* _Dataset excerpts_:
::::::::

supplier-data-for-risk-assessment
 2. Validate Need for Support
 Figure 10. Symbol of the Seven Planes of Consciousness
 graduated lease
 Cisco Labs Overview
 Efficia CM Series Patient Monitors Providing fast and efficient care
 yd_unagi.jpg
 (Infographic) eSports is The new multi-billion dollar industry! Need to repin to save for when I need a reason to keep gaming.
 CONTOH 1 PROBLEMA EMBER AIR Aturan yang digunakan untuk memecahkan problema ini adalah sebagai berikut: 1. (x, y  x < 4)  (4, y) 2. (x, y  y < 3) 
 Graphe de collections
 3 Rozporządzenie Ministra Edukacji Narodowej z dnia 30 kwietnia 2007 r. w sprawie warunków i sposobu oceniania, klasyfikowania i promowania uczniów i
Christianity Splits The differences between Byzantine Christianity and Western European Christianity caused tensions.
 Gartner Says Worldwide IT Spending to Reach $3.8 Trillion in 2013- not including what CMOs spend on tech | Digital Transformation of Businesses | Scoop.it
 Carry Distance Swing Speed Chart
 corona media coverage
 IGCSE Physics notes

::::::::

* _Task goal_:
Copy each entry above exactly, leaving nothing out.

* _Task solution_:
supplier-data-for-risk-assessment
 2. Validate Need for Support
 Figure 10. Symbol of the Seven Planes of Consciousness
 graduated lease
 Cisco Labs Overview
 Efficia CM Series Patient Monitors Providing fast and efficient care
 yd_unagi.jpg
 (Infographic) eSports is The new multi-billion dollar industry! Need to repin to save for when I need a reason to keep gaming.
 CONTOH 1 PROBLEMA EMBER AIR Aturan yang digunakan untuk memecahkan problema ini adalah sebagai berikut: 1. (x, y  x < 4)  (4, y) 2. (x, y  y < 3) 
 Graphe de collections
 3 Rozporządzenie Ministra Edukacji Narodowej z dnia 30 kwietnia 2007 r. w sprawie warunków i sposobu oceniania, klasyfikowania i promowania uczniów i
Christianity Splits The differences between Byzantine Christianity and Western European Christianity caused tensions.
 Gartner Says Worldwide IT Spending to Reach $3.8 Trillion in 2013- not including what CMOs spend on tech | Digital Transformation of Businesses | Scoop.it
 Carry Distance Swing Speed Chart
 corona media coverage
 IGCSE Physics notes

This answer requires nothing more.